The study of the human genome codes and the DNA sequences has opened the door to the next major step in understanding human disease. Whereas studies on DNA provide an important insight into how the cell may use its genes, the proteins and protein complexes coded for by the genes truly orchestrate the life and death of all living organisms. In fact, the life of a cell is dynamic and constantly changing the genome coded proteins and constantly modifying how they interact with other proteins, lipids, carbohydrates, etc. in healthy and diseased states. Thus, the study of Proteomics focuses on the protein products of the genome and their interactions rather than on DNA sequences. The KCALSI will help scientists at UMKC, KUMC, MRI and Stowers to develop powerful analytical tools and bioinformatic technology to study proteins potentially as has never been done before. This technology can then be used in collaboration with clinical scientists at clinical centers such as MAHI to study the fundamental changes in proteins in the blood and tissues from patients that occur in healthy or diseased conditions. This knowledge can then lead to the selection of the appropriate targets for new drug development. (Nature 404, 684, 2000; Nature Biotechnology Supplement, October 2000, volume 18)

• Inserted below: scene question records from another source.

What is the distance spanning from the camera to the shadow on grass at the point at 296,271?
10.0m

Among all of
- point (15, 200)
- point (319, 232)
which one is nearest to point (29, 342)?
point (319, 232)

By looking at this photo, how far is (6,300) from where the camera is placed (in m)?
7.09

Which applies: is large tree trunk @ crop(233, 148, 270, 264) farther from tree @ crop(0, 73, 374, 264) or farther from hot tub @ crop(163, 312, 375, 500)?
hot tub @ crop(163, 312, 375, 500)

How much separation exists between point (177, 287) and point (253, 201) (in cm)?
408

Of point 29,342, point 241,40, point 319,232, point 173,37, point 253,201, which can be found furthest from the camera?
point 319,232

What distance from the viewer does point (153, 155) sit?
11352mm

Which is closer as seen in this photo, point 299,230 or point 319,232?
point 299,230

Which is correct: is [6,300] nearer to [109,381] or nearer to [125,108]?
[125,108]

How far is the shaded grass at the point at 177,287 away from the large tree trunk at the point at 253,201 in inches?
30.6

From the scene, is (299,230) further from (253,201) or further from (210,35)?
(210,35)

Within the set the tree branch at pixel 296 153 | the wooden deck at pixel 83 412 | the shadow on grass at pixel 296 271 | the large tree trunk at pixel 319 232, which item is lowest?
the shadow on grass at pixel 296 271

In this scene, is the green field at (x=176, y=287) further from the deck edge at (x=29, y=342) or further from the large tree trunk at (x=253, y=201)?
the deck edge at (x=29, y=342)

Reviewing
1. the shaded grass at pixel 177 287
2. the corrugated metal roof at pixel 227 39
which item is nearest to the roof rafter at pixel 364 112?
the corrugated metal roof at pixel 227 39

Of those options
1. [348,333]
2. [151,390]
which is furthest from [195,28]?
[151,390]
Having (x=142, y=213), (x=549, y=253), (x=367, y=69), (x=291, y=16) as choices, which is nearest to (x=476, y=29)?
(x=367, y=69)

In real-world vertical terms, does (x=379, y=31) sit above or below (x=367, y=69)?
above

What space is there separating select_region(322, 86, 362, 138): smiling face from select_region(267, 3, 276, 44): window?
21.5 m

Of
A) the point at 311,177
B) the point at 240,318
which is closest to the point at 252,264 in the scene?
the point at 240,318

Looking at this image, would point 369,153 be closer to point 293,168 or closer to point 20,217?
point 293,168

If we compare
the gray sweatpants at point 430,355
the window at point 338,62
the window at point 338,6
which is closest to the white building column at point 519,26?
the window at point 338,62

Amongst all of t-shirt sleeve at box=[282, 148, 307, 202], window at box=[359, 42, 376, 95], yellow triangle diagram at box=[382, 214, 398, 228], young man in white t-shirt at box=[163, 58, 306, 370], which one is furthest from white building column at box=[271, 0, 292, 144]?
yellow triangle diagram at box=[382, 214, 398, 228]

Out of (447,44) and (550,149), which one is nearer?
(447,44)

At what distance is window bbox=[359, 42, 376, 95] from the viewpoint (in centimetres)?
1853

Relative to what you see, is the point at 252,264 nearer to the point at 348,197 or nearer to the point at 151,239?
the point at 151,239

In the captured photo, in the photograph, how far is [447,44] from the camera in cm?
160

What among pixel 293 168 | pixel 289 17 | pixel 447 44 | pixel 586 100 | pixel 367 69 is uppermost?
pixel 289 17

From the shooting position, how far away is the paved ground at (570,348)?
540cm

The Mid America Heart Institute (MAHI) which is an internationally recognized Center of Excellence in Cardiovascular Care has a substantial commitment to clinical and outcomes oriented research. We will, as part of the KCALSI initiative, plan to develop an infrastructure to transform our active clinical and outcomes oriented research activities into an enormous Śclinical laboratory' that allows MAHI to collect, process and store patients' blood and tissue specimens for future proteomics and genomics research. We will provide our clinical experience with a large volume of patients and remarkable database which characterizes patients with coronary disease, heart failure, cardiac transplantation, arrhythmias and stroke so that we can work with our colleagues in the KCALSI initiative to unravel the basic mechanisms of these diseases and to develop earlier detection and innovative treatments for their eradication. This collaboration will leverage an active translational research program through partnerships with our local and national basic science colleagues and help to achieve the dream of world-class medical research in Kansas City.
Therefore, it is opportune for the physicians and scientists of the Mid America Heart Institute on its 25th anniversary to participate in the KCALSI projects and to collaborate with other colleagues in the Kansas City region. This collaboration should ensure the continued development of MAHI as a national leader in cardiovascular research and patient care.